The days of job envelopes are over; digital communications like email and SMS have replaced paper copies. However, they’ve also eliminated personal contact and the informal Q&A/tips that can come with a load.
This often means confusion or friction at a receiver’s location. Many warehouses or distribution centers have particular requirements for trucking companies to follow, such as appointment requirements. Receiver operations and efficiency have become paramount over the last few years. Many warehouses are working to align their staff to be ready when a truck arrives (and not a moment before or after), maximizing the time their employees are productive. This can even mean dynamic scheduling of lunch times, recognizing an expected lull in activity, and shifting breaks to match the lull.
Of course, it isn’t just appointments. Sometimes, experienced truckers will notice a trend at a receiver’s facility (or the surrounding area). Sunrise and sunset can decrease visibility at specific times of the day, increasing traffic and making it harder for a truck to get in and out quickly.
It may sound neurotic, but sharing information about weather and appointment systems can be great for shippers and truckers. For truckers, a little training often means less time waiting to be unloaded and less time idling. This can mean more time to run loads and, ultimately, more income. For shippers, the decreased wait time eliminates the risk of unexpected accessories like detention and reduces emissions (trucks aren’t idling).
While communicating with a driver is easier than ever, thanks to smartphones, a tremendous amount of institutional knowledge and specificity is often being lost in the handoff between brokers and carriers.
What percentage of your carrier base has taken a load from you in the last 30 days?
For the last few years, there’s been an arms race among brokers to show that they have the biggest pool of available capacity. Some brokers highlight the total number of trucks they can access, while others share the number of motor carriers they’ve approved to take loads.
At its best, this is an issue of marketing teams trying their best to position a company as “ready for anything you can throw at it.” After all, a company with access to 25,000 trucks will surely be able to cover the loads a customer sends. At its worst, however, this can be an admission that the broker lacks deep relationships with carriers; there’s a vast difference between knowing of a carrier vs. working with a carrier.
Trusted relationships go a long way in preventing shippers from being victimized by freight theft or fraud, and understanding the percentage of carriers that have ongoing engagements with a broker can help a shipper discern their risks.
What’s your average time to pay carriers in your network?
Time-to-cash is one of the most significant hurdles in transportation. Carriers pay upfront costs like fuel and labor and then wait for payment for services. At the same time, many brokers will delay payments. This can be for several reasons, many of which can be valid.
For instance, many shippers negotiate lengthy payment terms with brokers; “net 90” is quite common as a billing term.
However, some brokers use the billing terms they’ve accepted as an excuse for holding off payment to carriers, even if their website says something far different (i.e., next day or even same day).
This time lapse between job completion and payout impacts the relationship between carriers and brokers, forcing many carriers to evaluate time-to-pay as the most critical metric, even over the amount of pay.

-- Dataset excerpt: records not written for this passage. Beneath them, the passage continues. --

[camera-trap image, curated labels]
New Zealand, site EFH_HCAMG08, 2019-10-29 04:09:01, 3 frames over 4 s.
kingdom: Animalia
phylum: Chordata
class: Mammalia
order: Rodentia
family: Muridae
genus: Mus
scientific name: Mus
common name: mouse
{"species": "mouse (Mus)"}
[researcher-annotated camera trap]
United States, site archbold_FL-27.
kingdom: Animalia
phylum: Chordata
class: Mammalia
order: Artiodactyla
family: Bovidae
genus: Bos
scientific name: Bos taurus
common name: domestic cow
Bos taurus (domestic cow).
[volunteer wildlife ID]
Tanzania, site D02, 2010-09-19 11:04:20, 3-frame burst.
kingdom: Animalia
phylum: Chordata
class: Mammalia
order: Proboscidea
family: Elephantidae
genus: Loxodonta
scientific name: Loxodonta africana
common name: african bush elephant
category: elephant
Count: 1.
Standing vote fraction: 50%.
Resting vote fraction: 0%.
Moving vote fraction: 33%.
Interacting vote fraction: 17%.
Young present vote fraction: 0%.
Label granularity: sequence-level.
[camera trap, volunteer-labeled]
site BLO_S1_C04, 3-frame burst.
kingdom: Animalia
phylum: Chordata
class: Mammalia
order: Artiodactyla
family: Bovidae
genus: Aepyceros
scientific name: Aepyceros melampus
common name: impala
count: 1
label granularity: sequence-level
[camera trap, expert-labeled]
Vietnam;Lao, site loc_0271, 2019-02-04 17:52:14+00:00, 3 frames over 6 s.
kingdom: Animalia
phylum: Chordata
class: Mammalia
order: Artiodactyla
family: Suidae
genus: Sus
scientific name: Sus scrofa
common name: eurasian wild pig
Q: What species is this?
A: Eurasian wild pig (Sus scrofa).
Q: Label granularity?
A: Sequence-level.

For a shipper looking to establish a new broker relationship, this question (especially when compared to what the broker has publicly promised) can go a long way toward understanding the dynamics of a broker/carrier relationship, which has an obvious impact on the quality of work performed for a shipper.
What are you doing to help us along our sustainability journey?
A slew of regulations at the state and federal level will soon require enterprises to disclose their carbon and/or reduce their emissions. The SEC will soon include emissions reporting in financial statements, meaning CFOs can be held legally responsible for accurate reporting (and jail time could be a penalty). In California, Indirect Sourcing Rules (ISRs) will demand disclosures from companies with more than $1 billion in revenues.
In addition, many of the most beloved brands are taking steps to reduce their emissions. Brokers should be able to support companies in their journey to sustainability. Decision-makers simply need to ask the right questions.